## WHAT YOU WILL DO
Please copy the following records word for word.

╔══

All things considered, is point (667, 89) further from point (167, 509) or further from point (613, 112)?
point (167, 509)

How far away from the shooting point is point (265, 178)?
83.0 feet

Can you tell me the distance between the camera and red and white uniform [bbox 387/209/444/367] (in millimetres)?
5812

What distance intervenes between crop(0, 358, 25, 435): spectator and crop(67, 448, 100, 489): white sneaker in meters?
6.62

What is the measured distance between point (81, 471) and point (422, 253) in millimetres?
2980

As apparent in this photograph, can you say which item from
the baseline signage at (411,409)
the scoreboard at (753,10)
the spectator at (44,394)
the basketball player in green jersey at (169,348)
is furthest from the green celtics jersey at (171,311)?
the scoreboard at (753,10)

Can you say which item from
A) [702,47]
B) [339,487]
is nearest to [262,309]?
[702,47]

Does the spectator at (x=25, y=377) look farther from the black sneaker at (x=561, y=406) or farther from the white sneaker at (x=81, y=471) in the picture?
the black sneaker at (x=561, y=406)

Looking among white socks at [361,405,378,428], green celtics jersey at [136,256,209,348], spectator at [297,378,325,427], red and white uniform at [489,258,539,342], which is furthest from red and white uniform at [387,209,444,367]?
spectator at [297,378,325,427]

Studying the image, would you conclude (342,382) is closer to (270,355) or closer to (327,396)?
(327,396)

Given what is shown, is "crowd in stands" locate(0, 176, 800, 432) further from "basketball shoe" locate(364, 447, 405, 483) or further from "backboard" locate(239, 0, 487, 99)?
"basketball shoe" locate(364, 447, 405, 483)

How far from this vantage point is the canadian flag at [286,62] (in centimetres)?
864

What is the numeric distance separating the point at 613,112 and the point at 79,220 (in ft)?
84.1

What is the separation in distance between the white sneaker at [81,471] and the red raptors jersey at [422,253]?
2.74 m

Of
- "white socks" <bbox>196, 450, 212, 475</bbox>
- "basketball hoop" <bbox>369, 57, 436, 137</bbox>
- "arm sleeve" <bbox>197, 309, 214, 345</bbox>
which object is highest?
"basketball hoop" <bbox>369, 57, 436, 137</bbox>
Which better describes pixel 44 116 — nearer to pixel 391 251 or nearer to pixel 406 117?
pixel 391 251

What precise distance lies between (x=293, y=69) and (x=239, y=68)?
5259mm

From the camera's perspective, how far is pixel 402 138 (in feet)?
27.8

╚══

## RESPONSE FOR THIS EXERCISE
All things considered, is point (667, 89) further from point (167, 509) or further from point (613, 112)?
point (167, 509)

How far away from the shooting point is point (265, 178)?
83.0 feet

Can you tell me the distance between the camera and red and white uniform [bbox 387/209/444/367] (in millimetres)?
5812

What distance intervenes between crop(0, 358, 25, 435): spectator and crop(67, 448, 100, 489): white sneaker in meters?
6.62

What is the measured distance between point (81, 471) and point (422, 253) in millimetres?
2980

As apparent in this photograph, can you say which item from
the baseline signage at (411,409)
the scoreboard at (753,10)
the spectator at (44,394)
the basketball player in green jersey at (169,348)
is furthest from the green celtics jersey at (171,311)?
the scoreboard at (753,10)

Can you say which item from
A) [702,47]
B) [339,487]
is nearest to [262,309]?
[702,47]

Does the spectator at (x=25, y=377) look farther from the black sneaker at (x=561, y=406) or farther from the white sneaker at (x=81, y=471) in the picture?
the black sneaker at (x=561, y=406)

Looking among white socks at [361,405,378,428], green celtics jersey at [136,256,209,348], spectator at [297,378,325,427], red and white uniform at [489,258,539,342], which is furthest from red and white uniform at [387,209,444,367]?
spectator at [297,378,325,427]

Studying the image, would you conclude (342,382) is closer to (270,355) or closer to (327,396)?
(327,396)

Given what is shown, is "crowd in stands" locate(0, 176, 800, 432) further from "basketball shoe" locate(364, 447, 405, 483) or further from "backboard" locate(239, 0, 487, 99)?
"basketball shoe" locate(364, 447, 405, 483)

How far from this vantage point is the canadian flag at [286,62] (in centimetres)?
864

What is the numeric distance separating the point at 613,112 and the point at 79,220 (in ft)?
84.1

What is the separation in distance between the white sneaker at [81,471] and the red raptors jersey at [422,253]?
2.74 m

Of
- "white socks" <bbox>196, 450, 212, 475</bbox>
- "basketball hoop" <bbox>369, 57, 436, 137</bbox>
- "arm sleeve" <bbox>197, 309, 214, 345</bbox>
which object is highest?
"basketball hoop" <bbox>369, 57, 436, 137</bbox>
Which better describes pixel 44 116 — nearer to pixel 391 251 or nearer to pixel 406 117?
pixel 391 251

What precise distance lies between (x=293, y=69) and (x=239, y=68)?
5259mm

From the camera's perspective, how far is pixel 402 138 (in feet)?
27.8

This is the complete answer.